It was exactly 10:30 a.m. on January 21, 2016 when Liz Weber opened an email that would change the course of her life. The note wasn’t from a long-lost friend or a family member she hadn’t heard from in years. Instead, it was a LinkedIn message about Cornell Tech’s new Master of Laws in Law, Technology and Entrepreneurship program, slated to start in August.
The email couldn’t have come at a better time. At that very moment, she was sitting in her Brooklyn apartment trying to figure out the next step for her life.
“It felt like kismet,” she said.
The road to Cornell Tech
Weber moved to Brooklyn from her hometown of Miami in July 2015 to pursue a dream of working in art law. A Colorado College art history graduate, she’d spent time after school working in San Francisco at a firm focused on law public relations, linking lawyers and reporters to speak on specialized topics. It was there that she decided she wanted to be a lawyer herself.
“You’d never think a background in art history would lend itself to law, but it does,” she said. “In law, there is always room for interpretation, just like in art.”
She moved home to Florida and enrolled at the University of Florida’s Levin College of Law. During school, she interned in the legal department of a museum, followed by a fitness company, but ultimately “realized that if I wanted to be serious about art law, I had to be in New York City—one of the art capitals of the world.”
So, after graduating, she took the New York Bar Exam and moved to Brooklyn with the goal of joining a boutique art law firm. When that proved a difficult world to break into, she started writing for the Center for Art Law as part of a post-graduate fellowship.
A focus on tech
The fellowship brought to Weber’s attention the challenges that artists and gallery owners regularly confront in the realm of technology. For example, artists who work with new media often struggle to copyright their work—and some contend with major intellectual property issues. Meanwhile, brick-and-mortar galleries that want to break into the online space grapple with how to go about it.
While the lens of technology interested Weber, she wasn’t sure how it applied to her background. That is, until she received the LinkedIn message from Cornell Tech, advertising a tech-centric program for lawyers.
“It was pretty crazy,” she says. “I felt like my background up to that point was pushing me there.”
Jumping into school
Weber contemplated Cornell Tech for only a few days before applying. Part of the interview process required her to come up with an idea for a startup that solves a real-life issue. She had just 24 hours to prepare.

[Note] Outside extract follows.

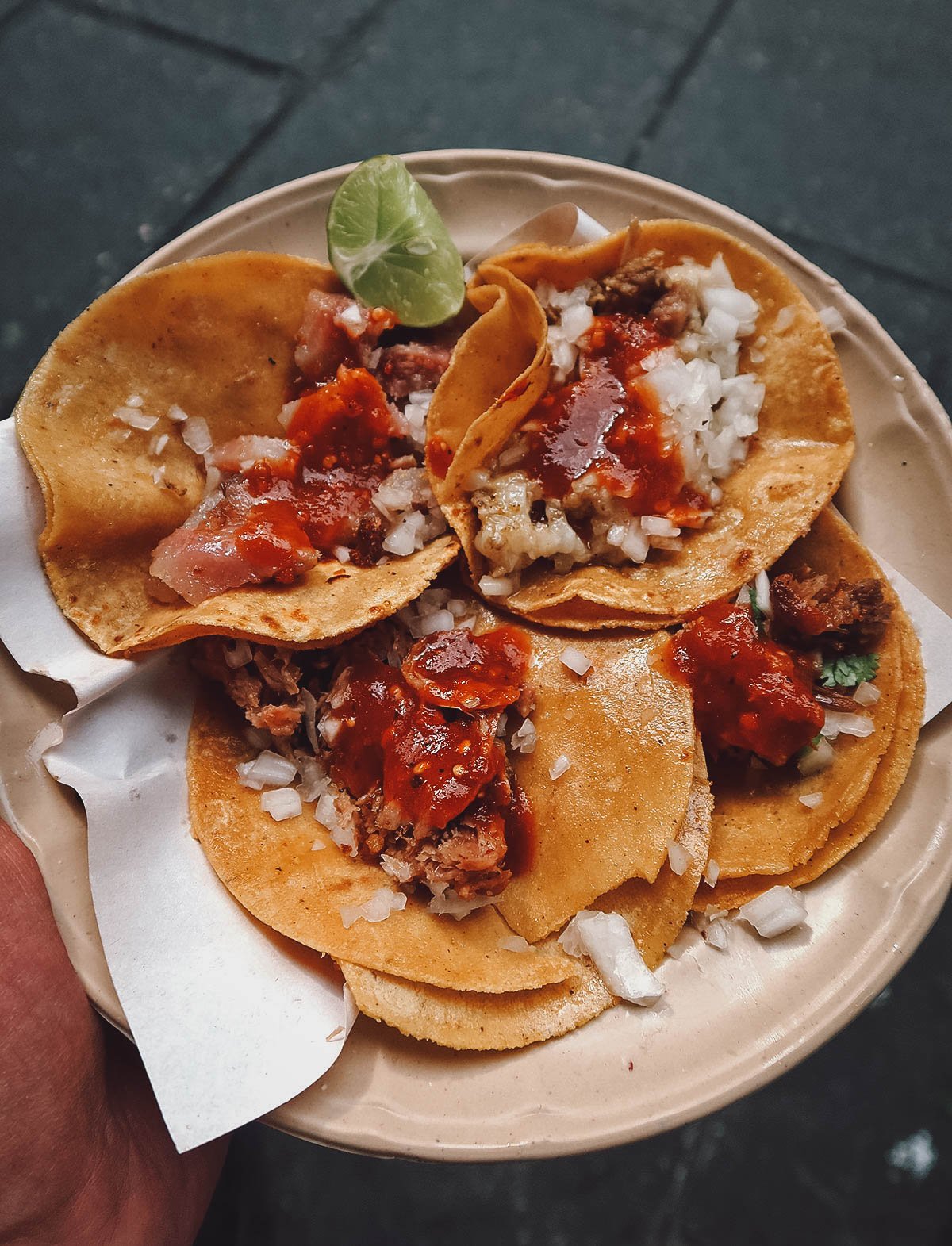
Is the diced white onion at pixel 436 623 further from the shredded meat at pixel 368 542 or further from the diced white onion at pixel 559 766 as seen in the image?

“I came up with an idea for an online copyright registration and enforcement platform,” she explained. “It can be hard for emerging artists to understand intellectual property and know how to protect themselves. I pitched a company that would help them.
“It was so much fun to pitch [Director of Cornell Tech’s LLM Program] Chuck Whitehead. I felt like joy was flowing out of me.”
Weber was accepted into the program and is now a full-time student. She says she’s deeply impressed with the caliber of students involved, the career opportunities presented and the depth of the material covered so far.
What’s next? Weber isn’t sure yet.
“I’m trying to focus on my courses and meeting people on campus, then I’ll go from there. Honestly, sometimes I look around campus and I have to pinch myself because I’m so glad I found this place.”